BRIEF A - Retype the part of the article on medical errors that opens with the words containing "New York physicians" and closes with "number of them.".
BRIEF B - Continue the article on medical errors from where it stops.

SOURCE DOCUMENT -
---*---

By Rheingold Giuffra Ruffo Plotkin & Hellman LLP

New York physicians and other health care providers make more medical errors than most of their patients ever realize. According to a 2006 study by the Institute of Medicine, a branch of the National Academy of Sciences, as many as 1.5 million hospitalized Americans are injured every year as a result of medication errors alone. Just as many, if not more errors, take place that involve mistakes in diagnosis and other treatments.

The medical profession has a nickname for errors that take place but are caught before the error leads to a fatal outcome. They call these types of errors “near misses.” Because not even doctors can always detect their occurrence, there is no method to systematic study of the number of near misses that take place, but medical experts suspect that there are a large number of them.

Most health care professionals are deeply ashamed when they commit an error or know of a near miss. They often respond to errors with a deep need to hide their actions. For the most part, physicians, nurses and other medical professionals weren’t trained on how to deal with mistakes when they are attending medical school. The fear of medical malpractice actions is also a powerful deterrent to discussing these incidents more openly.

---*---

DATASET CONTENT -
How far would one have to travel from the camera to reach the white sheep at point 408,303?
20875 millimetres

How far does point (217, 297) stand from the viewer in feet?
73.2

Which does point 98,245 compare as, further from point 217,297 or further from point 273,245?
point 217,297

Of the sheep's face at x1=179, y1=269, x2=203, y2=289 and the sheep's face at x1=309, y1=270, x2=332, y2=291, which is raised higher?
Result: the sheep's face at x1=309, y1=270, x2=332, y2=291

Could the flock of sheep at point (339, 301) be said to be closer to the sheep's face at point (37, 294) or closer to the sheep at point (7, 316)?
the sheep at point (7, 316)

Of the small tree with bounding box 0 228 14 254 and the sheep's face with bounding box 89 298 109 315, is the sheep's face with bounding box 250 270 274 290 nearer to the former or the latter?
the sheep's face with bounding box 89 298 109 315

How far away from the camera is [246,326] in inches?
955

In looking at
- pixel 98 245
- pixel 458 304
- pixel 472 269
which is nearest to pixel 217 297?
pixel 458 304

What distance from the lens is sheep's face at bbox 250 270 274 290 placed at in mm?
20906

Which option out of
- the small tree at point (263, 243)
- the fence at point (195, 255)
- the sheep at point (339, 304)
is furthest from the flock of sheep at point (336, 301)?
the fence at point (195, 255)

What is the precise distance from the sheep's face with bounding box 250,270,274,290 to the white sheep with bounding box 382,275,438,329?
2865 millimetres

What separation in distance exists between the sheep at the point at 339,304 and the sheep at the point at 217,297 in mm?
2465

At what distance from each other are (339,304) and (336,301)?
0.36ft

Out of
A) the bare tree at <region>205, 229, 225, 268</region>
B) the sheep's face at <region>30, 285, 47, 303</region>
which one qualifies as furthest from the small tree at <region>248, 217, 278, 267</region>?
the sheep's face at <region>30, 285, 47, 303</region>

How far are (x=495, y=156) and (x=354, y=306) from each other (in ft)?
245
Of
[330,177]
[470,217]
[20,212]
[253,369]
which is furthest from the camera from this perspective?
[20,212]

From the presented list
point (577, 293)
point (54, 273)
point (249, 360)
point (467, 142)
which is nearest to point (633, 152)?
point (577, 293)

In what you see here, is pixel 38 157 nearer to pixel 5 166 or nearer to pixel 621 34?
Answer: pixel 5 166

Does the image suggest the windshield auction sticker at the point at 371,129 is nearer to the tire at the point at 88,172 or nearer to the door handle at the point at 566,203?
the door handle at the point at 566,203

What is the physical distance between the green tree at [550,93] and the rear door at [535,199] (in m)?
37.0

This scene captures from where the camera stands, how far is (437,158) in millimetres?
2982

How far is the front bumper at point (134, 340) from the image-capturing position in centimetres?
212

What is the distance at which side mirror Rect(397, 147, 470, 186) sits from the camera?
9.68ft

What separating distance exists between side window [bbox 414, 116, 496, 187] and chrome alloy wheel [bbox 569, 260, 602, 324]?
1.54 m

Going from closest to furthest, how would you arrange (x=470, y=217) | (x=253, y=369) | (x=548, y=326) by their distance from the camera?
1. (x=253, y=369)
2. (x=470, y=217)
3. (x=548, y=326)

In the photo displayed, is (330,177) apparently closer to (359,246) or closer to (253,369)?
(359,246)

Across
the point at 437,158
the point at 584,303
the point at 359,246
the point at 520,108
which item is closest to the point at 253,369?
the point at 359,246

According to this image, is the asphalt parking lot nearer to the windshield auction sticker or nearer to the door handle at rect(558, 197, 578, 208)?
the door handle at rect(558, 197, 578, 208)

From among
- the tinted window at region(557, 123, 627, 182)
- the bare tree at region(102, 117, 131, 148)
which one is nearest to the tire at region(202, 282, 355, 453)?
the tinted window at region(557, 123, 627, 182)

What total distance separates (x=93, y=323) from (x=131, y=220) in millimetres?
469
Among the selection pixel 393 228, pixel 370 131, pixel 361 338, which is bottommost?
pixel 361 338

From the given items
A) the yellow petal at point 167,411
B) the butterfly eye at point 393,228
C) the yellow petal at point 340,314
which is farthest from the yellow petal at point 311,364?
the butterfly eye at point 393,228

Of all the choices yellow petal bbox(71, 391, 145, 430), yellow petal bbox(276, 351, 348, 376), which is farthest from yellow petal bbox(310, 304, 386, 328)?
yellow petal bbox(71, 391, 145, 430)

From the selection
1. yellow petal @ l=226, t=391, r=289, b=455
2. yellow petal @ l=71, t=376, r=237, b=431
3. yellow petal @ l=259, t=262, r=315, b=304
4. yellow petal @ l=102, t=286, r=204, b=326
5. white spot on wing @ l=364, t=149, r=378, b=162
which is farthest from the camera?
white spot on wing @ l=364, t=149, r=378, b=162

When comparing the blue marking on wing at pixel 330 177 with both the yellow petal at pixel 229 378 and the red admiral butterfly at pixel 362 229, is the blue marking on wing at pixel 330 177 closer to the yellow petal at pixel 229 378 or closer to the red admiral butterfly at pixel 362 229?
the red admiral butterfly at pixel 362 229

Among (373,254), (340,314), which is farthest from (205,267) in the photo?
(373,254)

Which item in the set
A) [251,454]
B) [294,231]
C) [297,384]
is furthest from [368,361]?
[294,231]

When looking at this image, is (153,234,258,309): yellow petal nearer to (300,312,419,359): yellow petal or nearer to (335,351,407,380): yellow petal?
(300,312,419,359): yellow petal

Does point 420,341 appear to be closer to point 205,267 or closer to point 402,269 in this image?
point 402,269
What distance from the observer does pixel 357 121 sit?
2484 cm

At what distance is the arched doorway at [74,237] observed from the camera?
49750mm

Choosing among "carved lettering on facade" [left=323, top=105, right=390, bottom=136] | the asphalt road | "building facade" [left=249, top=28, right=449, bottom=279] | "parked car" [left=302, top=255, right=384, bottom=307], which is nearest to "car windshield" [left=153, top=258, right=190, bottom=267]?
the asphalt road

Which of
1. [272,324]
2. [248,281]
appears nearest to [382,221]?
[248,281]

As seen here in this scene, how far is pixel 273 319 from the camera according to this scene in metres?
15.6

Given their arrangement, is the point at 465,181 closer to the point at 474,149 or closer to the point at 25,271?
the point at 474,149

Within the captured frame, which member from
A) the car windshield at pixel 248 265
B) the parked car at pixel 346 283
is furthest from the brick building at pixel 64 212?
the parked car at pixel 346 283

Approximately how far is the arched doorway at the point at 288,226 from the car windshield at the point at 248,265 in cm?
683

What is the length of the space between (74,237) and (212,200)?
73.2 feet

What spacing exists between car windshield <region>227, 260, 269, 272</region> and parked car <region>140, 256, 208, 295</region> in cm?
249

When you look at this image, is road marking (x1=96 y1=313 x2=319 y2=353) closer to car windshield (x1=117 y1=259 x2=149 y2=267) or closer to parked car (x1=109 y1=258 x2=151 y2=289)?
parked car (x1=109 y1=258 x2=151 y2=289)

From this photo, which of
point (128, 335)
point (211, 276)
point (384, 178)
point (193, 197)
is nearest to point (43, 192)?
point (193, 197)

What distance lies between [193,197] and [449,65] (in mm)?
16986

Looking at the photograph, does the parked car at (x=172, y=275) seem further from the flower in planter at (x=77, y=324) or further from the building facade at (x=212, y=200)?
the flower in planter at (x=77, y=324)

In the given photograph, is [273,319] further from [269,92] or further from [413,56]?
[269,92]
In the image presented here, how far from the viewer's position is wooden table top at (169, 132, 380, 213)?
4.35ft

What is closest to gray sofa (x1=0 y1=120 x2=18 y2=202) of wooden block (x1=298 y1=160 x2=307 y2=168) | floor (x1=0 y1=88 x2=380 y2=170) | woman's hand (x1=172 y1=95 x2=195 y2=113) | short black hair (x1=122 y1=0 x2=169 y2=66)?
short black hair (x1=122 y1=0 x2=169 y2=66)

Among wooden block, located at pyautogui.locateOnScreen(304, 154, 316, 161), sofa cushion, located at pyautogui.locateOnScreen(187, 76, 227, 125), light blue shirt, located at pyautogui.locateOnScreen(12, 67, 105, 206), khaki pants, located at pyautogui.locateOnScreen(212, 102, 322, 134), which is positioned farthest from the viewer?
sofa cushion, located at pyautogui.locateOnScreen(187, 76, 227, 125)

---*---

ANSWER A -
New York physicians and other health care providers make more medical errors than most of their patients ever realize. According to a 2006 study by the Institute of Medicine, a branch of the National Academy of Sciences, as many as 1.5 million hospitalized Americans are injured every year as a result of medication errors alone. Just as many, if not more errors, take place that involve mistakes in diagnosis and other treatments.

The medical profession has a nickname for errors that take place but are caught before the error leads to a fatal outcome. They call these types of errors “near misses.” Because not even doctors can always detect their occurrence, there is no method to systematic study of the number of near misses that take place, but medical experts suspect that there are a large number of them.

ANSWER B -
The first stage to controlling medical errors has to be admitting that such errors occur. The health care profession has many safeguards in place, from electronic prescriptions to reduce penmanship issues, to surgical checklists, all to minimize the occurrence of some of the most frequent types of oversights.

Transparency is being encouraged in many health care facilities in order to improve patient care. The more honest that health providers are about occasional mistakes, the better the health care provider community as a whole will be able to think of ways to prevent errors from occurring. Those who have been injured through a medical error may not be aware that they may be able to take legal steps that they can take to protect their patient rights.